Toronto’s Dave Bolland won the Stanley Cup for Chicago last year. Thanks, Dave. (The plural of Stanley Cup is Stanley Cups, by the way.)

Probably stating the obvious here, but this is a pretty bad mistake

As I’ve said before, some misspellings are worse than others. And in this case, of all the words to misspell on this commemorative coin, you really couldn’t have picked a worse one than Jesus.

At least copy editors get a shoutout on this one from CNN:

(CNN)  For the love of “Lesus,” the Vatican needs a copy editor

Look, Vatican, I hate to pile on, especially since you’re probably feeling pretty crummy about this whole thing. But, come on, man. Lesus?!

Vatican misspells Jesus on commemorative coin
Way to go, Vatican.

Ever read something so good you’re angry because someone else wrote it?

Yes, well, that’s where I am with this post by Kory Stamper, whose blog I found today somehow.

I know you’re surprised that I would ever be angry about anything, but whatever. She wrote something awesome, so I’m sharing it even though I resent her.

Let’s say that you feel, despite the evidence I may put in front of you, that “decimate” should not be used to refer to utterly destroying something. That’s fine, assuming you’ve gone through Steps 1-5 above. But before you move in to correct the next guy who uses “decimate” to mean “to utterly destroy,” consider: is this the hill you want to die on? Do you want your legacy in life to be “That One Person Who Bitched Endlessly About ‘Decimate’”? Are you happy with a life that will be beset by smart-asses like me asking why, if you are so interested in so-called etymological purity, you aren’t also tackling “nice” and “frankfurter” and holy hell half the month names of the Gregorian calendar?

That’s all. Carry on.

Required reading for any language person

I’ve encountered my share of know-it-alls and fussbudgets in the editing (and writing) world, many of whom probably really believe they are doing God’s work and making the world a better place by pointing out every single misspelling, misplaced comma, or unconventional usage.
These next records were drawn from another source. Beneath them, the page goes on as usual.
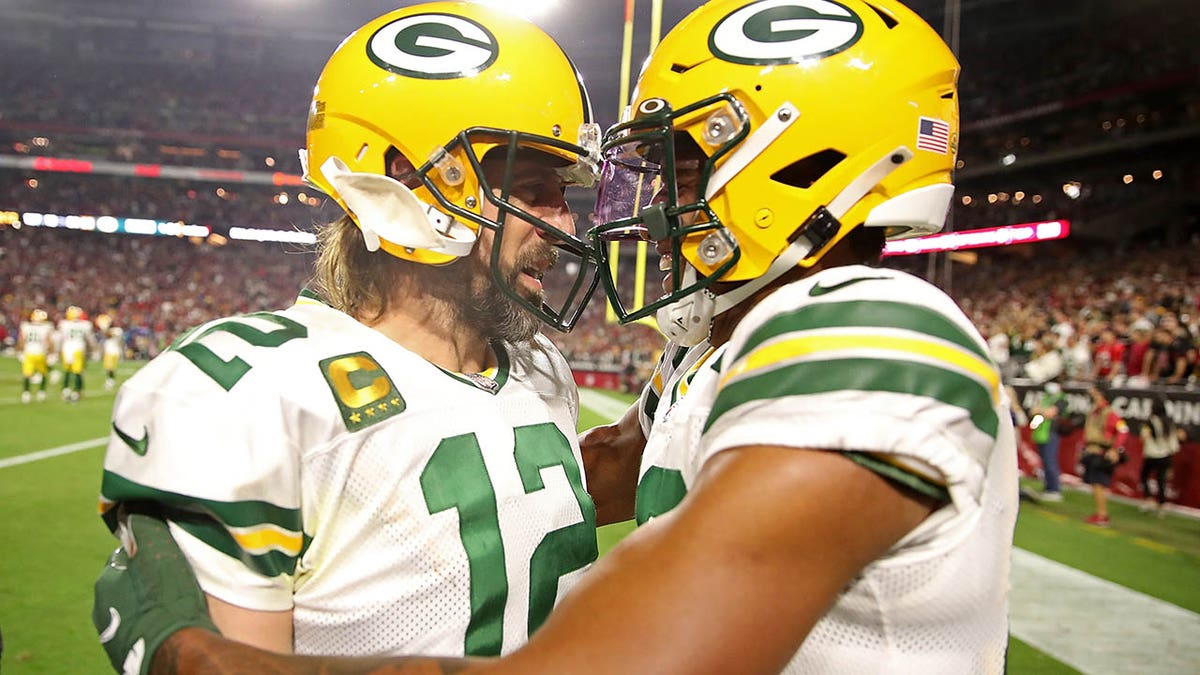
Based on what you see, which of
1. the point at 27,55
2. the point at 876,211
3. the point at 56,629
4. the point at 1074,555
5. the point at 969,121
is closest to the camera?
the point at 876,211

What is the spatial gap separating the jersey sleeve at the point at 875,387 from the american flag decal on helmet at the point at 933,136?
1.55 ft

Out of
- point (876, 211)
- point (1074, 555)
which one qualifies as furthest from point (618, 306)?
point (1074, 555)

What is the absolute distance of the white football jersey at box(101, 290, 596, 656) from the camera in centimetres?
139

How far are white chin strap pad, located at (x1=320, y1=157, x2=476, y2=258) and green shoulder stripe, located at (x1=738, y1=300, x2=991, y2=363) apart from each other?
95cm

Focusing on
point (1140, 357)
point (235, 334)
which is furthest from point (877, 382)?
point (1140, 357)

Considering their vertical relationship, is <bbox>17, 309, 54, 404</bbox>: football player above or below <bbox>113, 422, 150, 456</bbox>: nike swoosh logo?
below

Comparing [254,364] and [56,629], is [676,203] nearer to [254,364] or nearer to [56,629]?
[254,364]

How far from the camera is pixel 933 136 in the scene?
152 cm

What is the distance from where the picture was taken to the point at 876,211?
1.48 metres

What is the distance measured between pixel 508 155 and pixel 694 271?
1.61 ft

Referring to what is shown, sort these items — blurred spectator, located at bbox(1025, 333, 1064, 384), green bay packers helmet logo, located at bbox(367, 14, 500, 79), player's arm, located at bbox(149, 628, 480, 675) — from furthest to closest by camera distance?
blurred spectator, located at bbox(1025, 333, 1064, 384) < green bay packers helmet logo, located at bbox(367, 14, 500, 79) < player's arm, located at bbox(149, 628, 480, 675)

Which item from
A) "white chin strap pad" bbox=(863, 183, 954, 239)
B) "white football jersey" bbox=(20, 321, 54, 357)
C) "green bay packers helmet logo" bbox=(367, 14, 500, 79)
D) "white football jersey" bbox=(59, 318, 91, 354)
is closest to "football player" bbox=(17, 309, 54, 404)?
"white football jersey" bbox=(20, 321, 54, 357)

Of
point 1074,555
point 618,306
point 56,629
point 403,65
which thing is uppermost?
point 403,65

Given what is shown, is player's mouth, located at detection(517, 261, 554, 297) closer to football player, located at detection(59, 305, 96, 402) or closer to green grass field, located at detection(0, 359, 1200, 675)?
green grass field, located at detection(0, 359, 1200, 675)
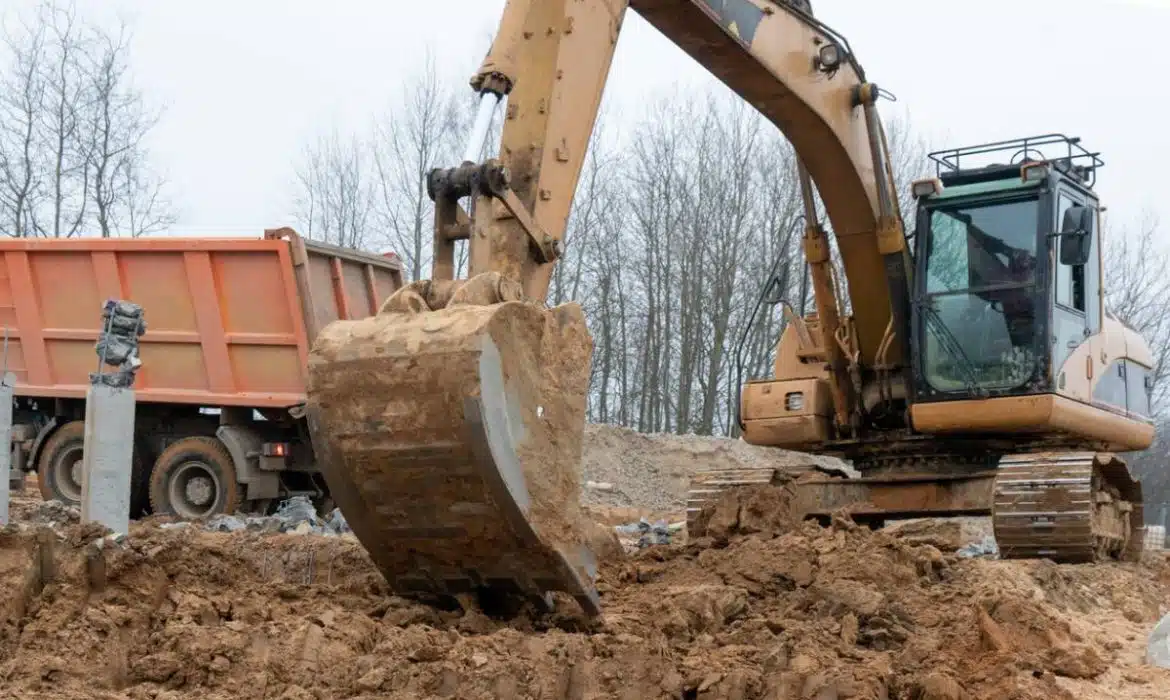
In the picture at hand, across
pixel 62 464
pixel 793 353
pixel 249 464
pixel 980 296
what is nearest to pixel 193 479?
pixel 249 464

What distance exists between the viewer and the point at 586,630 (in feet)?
17.1

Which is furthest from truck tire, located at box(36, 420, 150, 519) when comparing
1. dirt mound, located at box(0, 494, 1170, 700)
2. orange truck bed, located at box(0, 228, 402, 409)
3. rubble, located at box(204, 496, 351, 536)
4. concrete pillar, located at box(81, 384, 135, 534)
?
dirt mound, located at box(0, 494, 1170, 700)

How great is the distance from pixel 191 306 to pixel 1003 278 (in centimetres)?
728

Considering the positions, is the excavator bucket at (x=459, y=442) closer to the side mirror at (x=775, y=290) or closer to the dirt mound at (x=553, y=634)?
the dirt mound at (x=553, y=634)

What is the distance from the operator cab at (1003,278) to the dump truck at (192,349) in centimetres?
557

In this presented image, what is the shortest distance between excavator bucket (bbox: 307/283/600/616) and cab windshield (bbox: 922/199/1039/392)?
4.63 metres

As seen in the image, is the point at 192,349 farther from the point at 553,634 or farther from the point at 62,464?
the point at 553,634

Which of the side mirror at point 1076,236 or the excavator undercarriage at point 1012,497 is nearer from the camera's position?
the excavator undercarriage at point 1012,497

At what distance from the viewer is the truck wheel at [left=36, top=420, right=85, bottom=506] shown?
12594mm

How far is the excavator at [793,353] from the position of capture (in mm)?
4809

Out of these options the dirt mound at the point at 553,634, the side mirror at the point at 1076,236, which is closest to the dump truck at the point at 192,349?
the dirt mound at the point at 553,634

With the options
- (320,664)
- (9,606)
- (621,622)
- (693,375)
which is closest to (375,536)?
(320,664)

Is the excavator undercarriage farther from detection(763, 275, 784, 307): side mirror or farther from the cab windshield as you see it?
detection(763, 275, 784, 307): side mirror

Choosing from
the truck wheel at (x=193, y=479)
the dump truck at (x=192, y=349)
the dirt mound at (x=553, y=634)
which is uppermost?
the dump truck at (x=192, y=349)
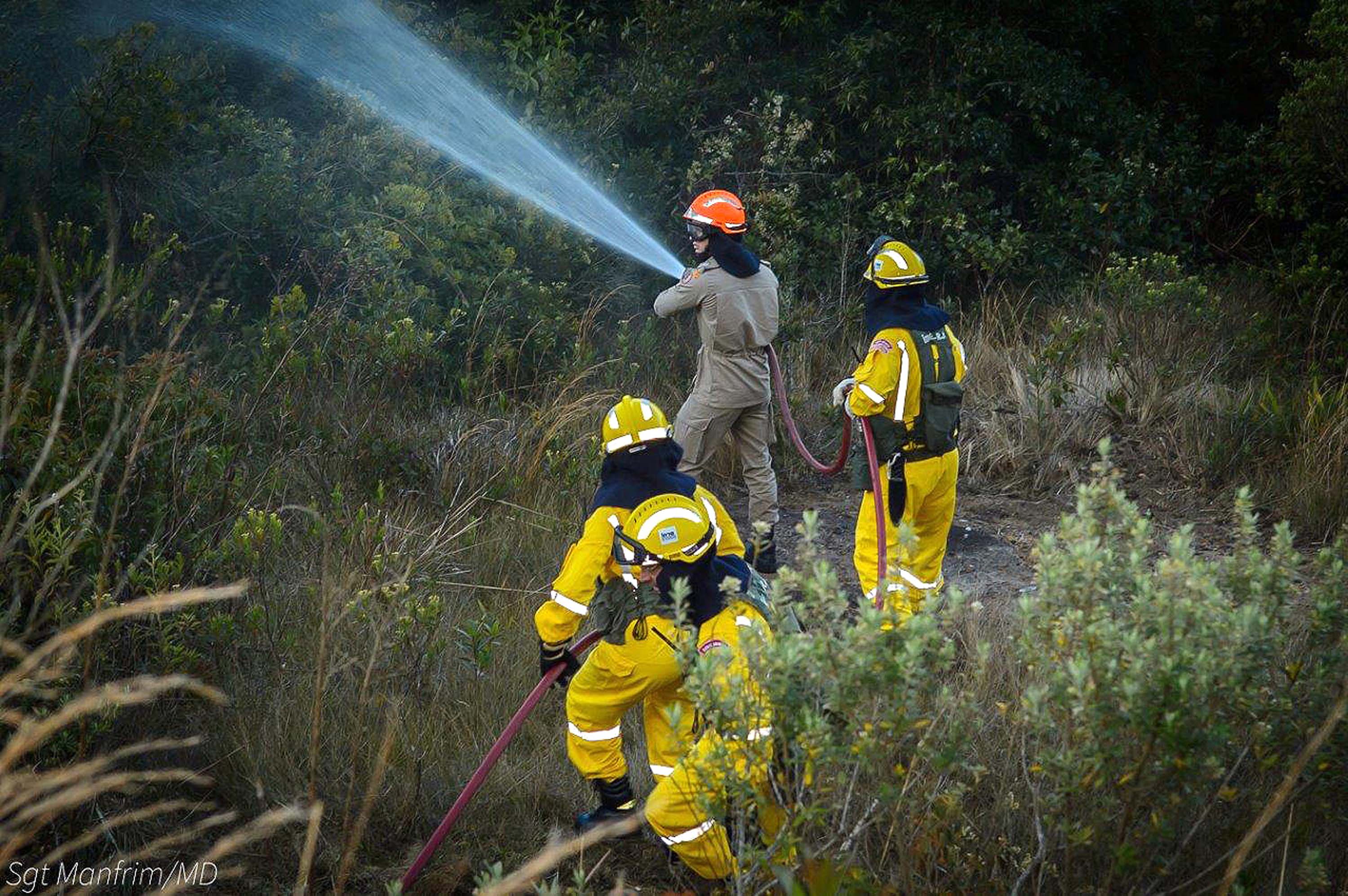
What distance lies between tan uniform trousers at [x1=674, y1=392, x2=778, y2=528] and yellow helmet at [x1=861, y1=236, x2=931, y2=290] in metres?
1.54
I wrote about the topic earlier this year when people corrected President Obama’s grammar on Reddit, but this blogger’s series of posts are far more graceful and informative. If you work with words, either writing or editing, or are interested in language at all, her posts should be required reading.

Fact is, language is hard, and some people are better at it than others. And there are a lot of people who only think they’re good at it. Best policy, as with many things, is to be less judgmental.

I will never be able to spell “poinsettia”

I have taken (and given) many, many editing tests in my life, and one thing has become very clear to me: I will never be able to spell poinsettia.

It looks wrong to me no matter how I spell it. First, it seems like it ought to have another T in there somewhere. Pointsettia? Then I realize that, no, that’s absurd. Oh, wait, I know: The -ia at the end is all wrong. Needs to just be an -a because that’s how it’s pronounced. I think. Look, I’m not a florist.

Poinsetta. No, still looks wrong.

Luckily, most programs have dynamic spellcheck by now, and lucky, too, that there is just not that much content that contains this cursed plant.

I also look up siege and seize every time, too.

Can't spell poinsettia? Try tulip
This is a tulip. We should think about phasing out the poinsettia in favor of this easier-to-spell flower.

Apparently, I watch Jay Leno now

In the past week or so, I’ve watched two episodes of “The Tonight Show with Jay Leno.”

It makes me ashamed a little, but it’s not like I planned to watch it. OK, that’s not entirely true. The other night, someone I know happened to be on a segment of the show, so I watched it on purpose.

But tonight, it was just on. I guess I could have changed the channel, but Monday night, apparently, is Headlines night, which comes with a special schadenfreude for me.

I’m going to go ahead and just man up to watching Jay Leno sometimes. Judge if you must. I can take it.

Jay Leno Headlines
Is it wrong that this brings me so much joy? Probably. I am probably a bad person.